Half a century later, Thomas still makes those trips. In his lifetime, he has gone from student to teacher as a fisherman, passing on the lessons of the water from his father to his children. Those grown kids now chase bass in the spring and fall, and they all target bluegills when they want a big fish fry. But when summer comes, they still come back to Dad, his pontoon boat and the Mississippi River.

"When you're talking quality time, it doesn't get any better than a catfish trip," Thomas said. "Everybody relaxes, and we get caught up."

And when you're talking quality eating, it doesn't get much better than an ice chest full of catfish.
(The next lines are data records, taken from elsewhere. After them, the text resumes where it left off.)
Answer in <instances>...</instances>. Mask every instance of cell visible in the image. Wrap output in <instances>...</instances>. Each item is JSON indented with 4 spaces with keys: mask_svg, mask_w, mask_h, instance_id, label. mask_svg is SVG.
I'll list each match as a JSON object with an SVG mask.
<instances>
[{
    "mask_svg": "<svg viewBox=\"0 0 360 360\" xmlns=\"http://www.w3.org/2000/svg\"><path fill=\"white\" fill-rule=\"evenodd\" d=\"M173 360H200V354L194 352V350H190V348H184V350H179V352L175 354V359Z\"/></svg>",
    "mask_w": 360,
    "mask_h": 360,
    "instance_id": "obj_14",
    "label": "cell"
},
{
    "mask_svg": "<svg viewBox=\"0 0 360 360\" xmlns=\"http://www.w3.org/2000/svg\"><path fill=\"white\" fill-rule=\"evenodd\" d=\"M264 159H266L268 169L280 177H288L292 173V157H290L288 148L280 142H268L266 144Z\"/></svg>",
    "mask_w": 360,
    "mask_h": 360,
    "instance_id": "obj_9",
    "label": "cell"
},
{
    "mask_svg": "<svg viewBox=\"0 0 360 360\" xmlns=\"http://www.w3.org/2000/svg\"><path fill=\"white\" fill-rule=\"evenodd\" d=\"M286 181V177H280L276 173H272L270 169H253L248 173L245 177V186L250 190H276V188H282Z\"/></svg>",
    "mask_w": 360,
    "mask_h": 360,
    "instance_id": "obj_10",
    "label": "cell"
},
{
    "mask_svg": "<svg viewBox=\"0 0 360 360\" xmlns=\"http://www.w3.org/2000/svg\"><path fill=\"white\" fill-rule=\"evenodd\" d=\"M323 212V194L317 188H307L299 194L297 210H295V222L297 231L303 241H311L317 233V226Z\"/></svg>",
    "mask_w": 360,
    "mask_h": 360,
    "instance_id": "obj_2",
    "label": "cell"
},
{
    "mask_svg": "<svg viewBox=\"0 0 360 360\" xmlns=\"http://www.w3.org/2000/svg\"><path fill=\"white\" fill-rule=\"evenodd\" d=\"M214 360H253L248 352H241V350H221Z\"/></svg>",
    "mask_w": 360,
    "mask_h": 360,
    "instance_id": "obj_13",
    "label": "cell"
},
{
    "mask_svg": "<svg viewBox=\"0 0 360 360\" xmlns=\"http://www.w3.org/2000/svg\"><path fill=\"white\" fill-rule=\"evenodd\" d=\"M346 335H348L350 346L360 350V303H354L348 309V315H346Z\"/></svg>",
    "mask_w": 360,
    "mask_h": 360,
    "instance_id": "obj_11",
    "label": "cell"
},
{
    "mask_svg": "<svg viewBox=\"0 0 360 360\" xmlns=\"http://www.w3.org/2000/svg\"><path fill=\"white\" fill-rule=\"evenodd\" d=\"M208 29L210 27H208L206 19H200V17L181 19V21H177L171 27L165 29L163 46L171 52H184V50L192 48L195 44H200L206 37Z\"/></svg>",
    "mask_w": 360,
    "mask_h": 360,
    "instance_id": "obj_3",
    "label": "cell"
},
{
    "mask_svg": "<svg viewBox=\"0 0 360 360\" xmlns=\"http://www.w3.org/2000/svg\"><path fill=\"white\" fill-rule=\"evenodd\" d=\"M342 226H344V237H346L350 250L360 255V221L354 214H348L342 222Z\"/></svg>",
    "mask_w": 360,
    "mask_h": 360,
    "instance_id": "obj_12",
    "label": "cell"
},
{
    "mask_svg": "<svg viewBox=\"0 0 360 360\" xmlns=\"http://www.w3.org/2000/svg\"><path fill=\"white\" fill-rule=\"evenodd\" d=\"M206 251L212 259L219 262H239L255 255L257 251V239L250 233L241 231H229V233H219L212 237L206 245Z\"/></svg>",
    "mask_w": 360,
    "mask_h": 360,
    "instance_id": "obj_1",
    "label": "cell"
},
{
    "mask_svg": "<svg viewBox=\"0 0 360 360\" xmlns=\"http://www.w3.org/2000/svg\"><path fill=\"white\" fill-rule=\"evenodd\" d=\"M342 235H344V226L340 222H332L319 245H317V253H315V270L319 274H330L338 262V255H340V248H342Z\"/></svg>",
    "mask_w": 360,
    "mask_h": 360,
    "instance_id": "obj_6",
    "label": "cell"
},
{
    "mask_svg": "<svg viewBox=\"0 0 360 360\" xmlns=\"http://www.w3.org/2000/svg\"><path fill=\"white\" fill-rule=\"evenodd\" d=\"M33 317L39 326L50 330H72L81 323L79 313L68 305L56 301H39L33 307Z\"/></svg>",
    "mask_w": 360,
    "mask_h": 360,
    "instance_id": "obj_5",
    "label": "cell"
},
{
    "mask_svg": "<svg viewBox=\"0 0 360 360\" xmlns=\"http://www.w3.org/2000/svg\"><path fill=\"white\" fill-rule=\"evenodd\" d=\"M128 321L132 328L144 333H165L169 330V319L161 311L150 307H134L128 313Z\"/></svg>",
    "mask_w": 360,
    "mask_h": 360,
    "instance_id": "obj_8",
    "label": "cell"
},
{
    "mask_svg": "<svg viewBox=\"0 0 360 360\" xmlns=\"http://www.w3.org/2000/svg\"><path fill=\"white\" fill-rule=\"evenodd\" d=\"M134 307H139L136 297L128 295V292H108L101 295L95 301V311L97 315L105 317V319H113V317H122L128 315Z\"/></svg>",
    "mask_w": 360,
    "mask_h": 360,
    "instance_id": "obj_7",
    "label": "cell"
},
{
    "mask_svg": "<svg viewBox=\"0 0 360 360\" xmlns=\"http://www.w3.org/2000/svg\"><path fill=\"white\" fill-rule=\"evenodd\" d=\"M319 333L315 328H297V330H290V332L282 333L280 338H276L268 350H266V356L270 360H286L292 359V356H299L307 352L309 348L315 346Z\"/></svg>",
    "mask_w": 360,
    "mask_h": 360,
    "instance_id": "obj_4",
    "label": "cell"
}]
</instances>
Filleting up a big mess for a fish fry is about as Southern and as much Mississippi as you can get.

"Yes, and there's that," Thomas agreed.

Finding a catfish dinner is as easy as driving down the road. This is Mississippi after all, and fresh, hot catfish plates to go are now as much a fast food staple as a hamburger.

But if you think that's good, you're missing out.

"My apologies to the catfish farmers and their industry, but it's not the same as catching them yourselves, wild from a river or lake, enjoying your time on the water with friends or family, cleaning them up and cooking them yourself," said Keith Partridge of Terry. "Heck yeah, in the long run it is cheaper maybe to buy them in a store. But it's not the same."

No, it isn't, and what makes catfishing such a great thing in Mississippi is that finding a place to catch catfish is just as easy as finding a restaurant or store that sells them.

"We aren't hurting for places to catch catfish, that's for sure," said Ron Garavelli, chief of fisheries for the Mississippi Department of Wildlife, Fisheries and Parks. "Shoot, it doesn't matter where you live in this state -- if you got the 'want to,' you've got a place nearby to catch catfish."

Garavelli hedges a bit when he talks of the southeastern corner of Mississippi, which is still recovering from the effects of Hurricane Katrina, and even a part of the Delta, which only a month later was inundated with the heavy rains of Hurricane Rita. The two 2005 storms did a lot of damage to many catfish holes.